Courtesy of The Villager |
Although he was a brilliant teacher and director, Frankel was always a bit on the fringe of the theater world, preferring the greater freedom of Off Broadway. Among his directorial successes were Jean Genet's The Blacks, which ran for far longer than he had anticipated, and Arthur Kopit's Indians; I saw them both, they were memorable. But at times he could be ruthlessly candid, telling of being invited to go off somewhere in the Midwest to work with a director who was “very inexperienced and very stupid.” And he was quite capable of telling an unduly presumptuous young director in his class, "The theater has no place for you -- get out!"
At times he also exhibited a touch of homophobia.

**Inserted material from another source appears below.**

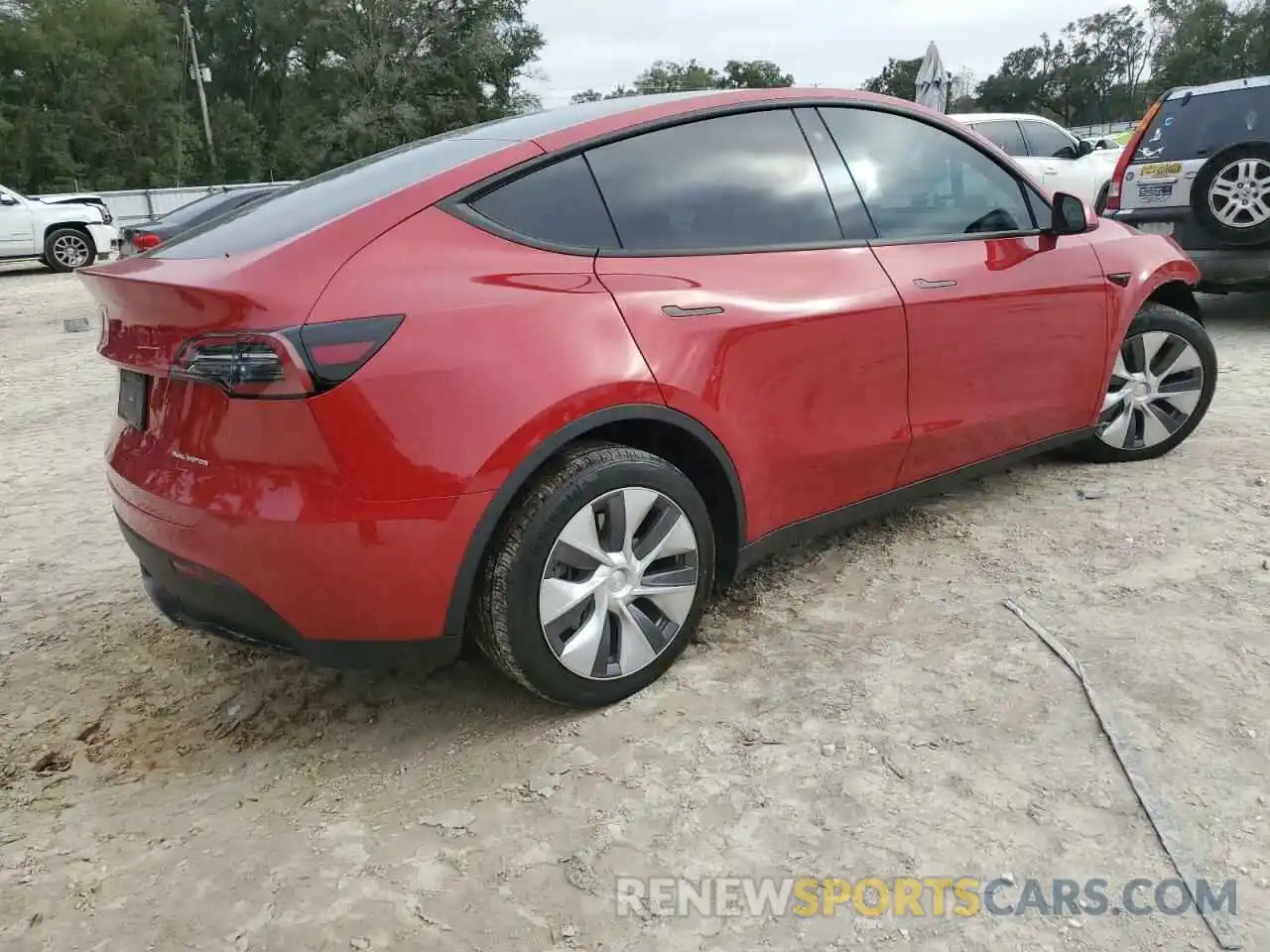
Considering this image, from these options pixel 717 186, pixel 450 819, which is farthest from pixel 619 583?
pixel 717 186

Telling of a attending a performance of a play whose "author" -- probably an adapter at best -- was young, inexperienced, and flustered, he asked, "Who is he? The director's lover? If we must have homosexuals in the theater, let them at least be like Oscar Wilde!" But what did this mean? A preference for polished brilliance over inexperience and fluster? He said this without seeming to be aware of a gay contingent in his classes. Unlike Strasberg at the Studio, who, though himself resolutely heterosexual, clearly knew that his classes included just such a contingent.
But despite these occasional outbursts, Frankel was usually quiet and contained. If one entered his office, one generally found him staring with great concentration at a chessboard; it took a few ahems and other subtle or not so subtle hints to indicate your humble presence and take counsel of his wisdom.
Asked in later years if he would like to retire, Frankel replied, "How can I retire? Directing is in my blood, and teaching is in my bones!" He died in 2005; a theater bearing his name has long existed on Bond Street and strives to keep his name and legacy alive. I wish them well in their endeavors.
Thought for the day: Silence, the undersong of life.